Friday, 26th January 2024
Here we have one of the non-singers that were inducted into the Hall of Fame in the first wave. This is Albert James Alan Freed, the disc jockey who gave the phrase "Rock and Roll" to the World almost by accident.
He was born on December 15th, 1921, in Johnstown Pennsylvania. He played trombone, in a band, though his dream was to be a bandleader. Sadly he had recurring ear problems, and this resulted in an infection which affected his hearing. Instead, he went to University, and started to become interested in the possibilities of radio as entertainment, not just information. During the Second World War he was asked if he would do a spot of presenting on Armed Forces Radio. This was more like his dream of radio, rousing tunes to entertain the soldiers as they prepared to go into battle and soft tunes to remind them of home in their downtime.
After he was demobbed, he started hunting for radio presenting jobs, picking up several such gigs in Pennsylvania and Ohio.
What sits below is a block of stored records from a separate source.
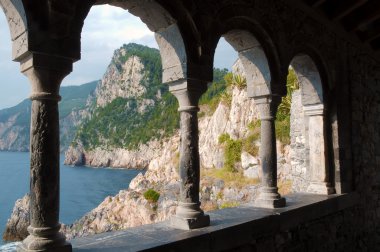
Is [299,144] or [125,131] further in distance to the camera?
[125,131]

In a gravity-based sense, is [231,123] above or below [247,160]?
above

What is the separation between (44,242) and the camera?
7.55 ft

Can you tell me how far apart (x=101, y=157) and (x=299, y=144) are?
76.7m

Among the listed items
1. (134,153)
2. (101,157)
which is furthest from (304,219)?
(101,157)

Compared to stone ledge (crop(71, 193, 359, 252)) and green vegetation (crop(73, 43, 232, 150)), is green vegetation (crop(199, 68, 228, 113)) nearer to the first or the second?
green vegetation (crop(73, 43, 232, 150))

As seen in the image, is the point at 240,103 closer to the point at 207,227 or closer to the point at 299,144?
the point at 299,144

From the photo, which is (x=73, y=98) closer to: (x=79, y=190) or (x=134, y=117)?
(x=134, y=117)

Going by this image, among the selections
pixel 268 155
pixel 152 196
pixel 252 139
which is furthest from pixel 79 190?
pixel 268 155

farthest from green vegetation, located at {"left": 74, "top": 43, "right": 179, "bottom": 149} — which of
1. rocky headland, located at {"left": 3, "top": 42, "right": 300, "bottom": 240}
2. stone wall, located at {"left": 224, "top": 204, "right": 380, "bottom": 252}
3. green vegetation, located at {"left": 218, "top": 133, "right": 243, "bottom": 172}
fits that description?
stone wall, located at {"left": 224, "top": 204, "right": 380, "bottom": 252}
He also changed the playlists, introducing more of the rousing tunes, like jazz, blues, and pop, and using recordings by the original African American singers, not the cover versions by white singers that radio habitually used.
He started to call this mixed style "Rock and Roll", and the teenagers, themselves newly invented, rebelling against the old ways, and wanting change, could not get enough.They said he talked their language, and he did.
However there is another reason for his inclusion in the Rock and Roll Hall of Fame, and that is an event he organized, in Cleveland, which is considered the first ever Rock and Roll concert. This was called "The Moondog Coronation Ball", and so many listeners attended that there was gross overcrowding, and also, almost, a riot amongst those who could not get in. This hit the papers, and raised his profile, and led to him appearing in several cinema films produced to please the teenage audience, including "Rock around the Clock" and "Mister Rock and Roll", which he adopted as a nickname.
He also gained a weekly music series, in 1957, "The Big Beat", which fell foul of the segregation laws of the time, and was cancelled. He ran into other trouble after that, being accused of taking too much of a cut of the money, and even claiming the writing credits falsely, from the artists he represented. He was also hit with massive tax bills. He started to drink more, and died in January 1965 at the age of just forty-three.
Now I thought we had featured this set before, but we have not, that one, which you can see in our newsletter for https://csgb.co.uk/publications/newsletter/2023-02-04 was Topps "Hit Stars" too but if you look in the bar beneath the star`s name, it says "A Series of 37 T.V. and Movie Stars", whereas our card says "A Series of 62 Recording Stars". After investigation the set is actually comprised of eighty-eight cards, It turns out to be a set of 88 cards, with card 63 being card 1 of the movie star set. But it is useful to clear this up. Though the numbering is baffling as the last card, 88, says it is number 26 in the series of 37. Maybe someone with a complete set, and a better head for math, can sort this out for us? Many thanks in advance.
And there you have it, just beat the bell for midnight. There is still a bit to add about our Boys Cinema Set, but that will be notified, when ready, in the "What`s New" box on our front page.